Holly Riglar explains why feminine looks can leave you feeling like less of a lesbian.
Surely I can’t be the only one. Are there any other feminine looking lesbians out there who feel like they have to come out more often than their butch friends? I certainly do, but I’ve learnt it’s paramount to stay true to who you are – and that includes wearing dresses.
There used to be time when I ignored the exasperated look from my mother as I, once again, steered the trolley into the boy’s isle of ASDA. I’d come away with a pair of cuffed trousers and some short-sleeved shirts that I’d button all the way to the top like all the lesbians I knew did. I knew my mum wasn’t too keen on me swapping my typical, feminine getup for that which more resembled my brothers’ clothing, but I was determined to ‘pass’ as a lesbian.

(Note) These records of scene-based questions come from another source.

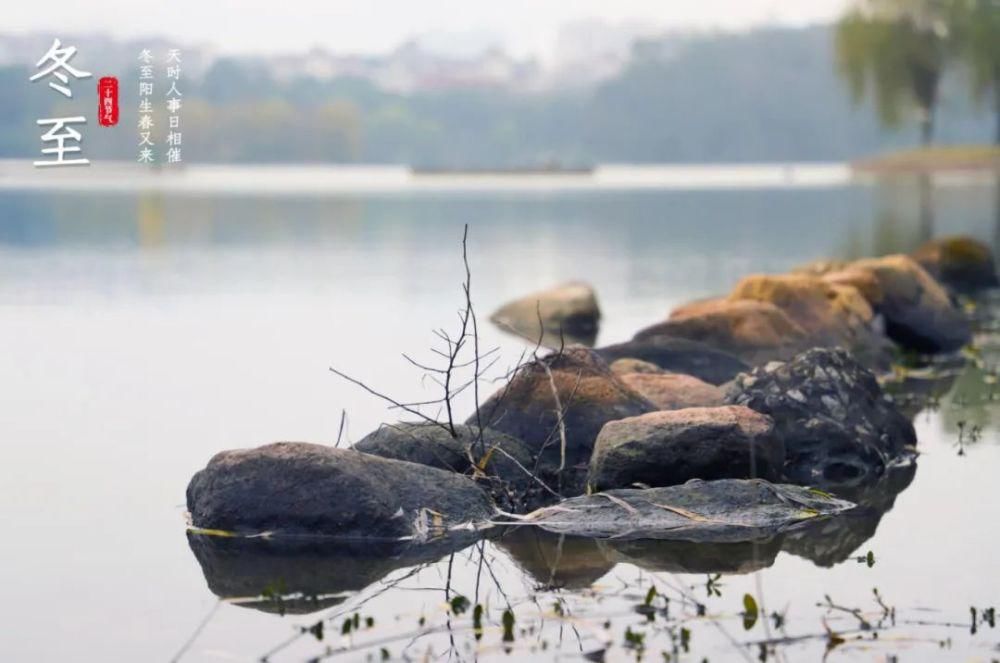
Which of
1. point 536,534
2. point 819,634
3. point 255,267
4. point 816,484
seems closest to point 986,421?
point 816,484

Fortunately, today I know better.
As a kid I was pretty tomboyish and went through a phase of wearing nothing but tracksuits and playing only with my brothers’ boys toys. But all children are pretty rambunctious and oblivious to gender boundaries, aren’t they? And so, it wasn’t a big surprise to my relieved mother when this all came to an end when I began secondary school. There, I was introduced to makeup, ‘cool’ girls and the art of hiking up my skirt without it wrinkling at the top.
I was 15 when I began the coming out process, a process that never seems to cease when you look like I do; typically girly. Anyone sick of the phrase ‘but you don’t look like a lesbian’?

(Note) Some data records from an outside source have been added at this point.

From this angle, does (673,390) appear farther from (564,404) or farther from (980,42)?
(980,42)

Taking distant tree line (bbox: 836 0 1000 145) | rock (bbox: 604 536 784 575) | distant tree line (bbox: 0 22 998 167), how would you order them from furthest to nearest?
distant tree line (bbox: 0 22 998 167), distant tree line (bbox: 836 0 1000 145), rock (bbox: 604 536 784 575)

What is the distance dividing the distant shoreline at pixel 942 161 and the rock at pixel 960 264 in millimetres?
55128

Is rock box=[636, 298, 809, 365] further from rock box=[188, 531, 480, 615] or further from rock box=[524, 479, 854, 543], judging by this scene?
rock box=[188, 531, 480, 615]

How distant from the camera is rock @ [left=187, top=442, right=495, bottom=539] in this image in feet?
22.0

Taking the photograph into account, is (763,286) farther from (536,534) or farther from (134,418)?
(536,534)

In a bid to gain some recognition, I initially wore a lot of rainbow stuff but I lived a pretty closeted existence until I began visiting gay bars in my eighteenth year.
My first gay night out was pretty disappointing. There was a woman at the door – a butch woman who I instantly understood to be a lesbian – checking membership cards. As I had never been there before, I worried a little about gay club protocol but my friend and I were quickly ushered to the front of the queue to have our ID checks.
The bouncer didn’t even glance at my ID; she just took one look at me and asked, ‘you know this is a gay bar, don’t you?’
‘Well, yeah,’ I think was my response. It was my first foray into lesbianism, and I was mistaken for a lost little straight girl. I was peeved.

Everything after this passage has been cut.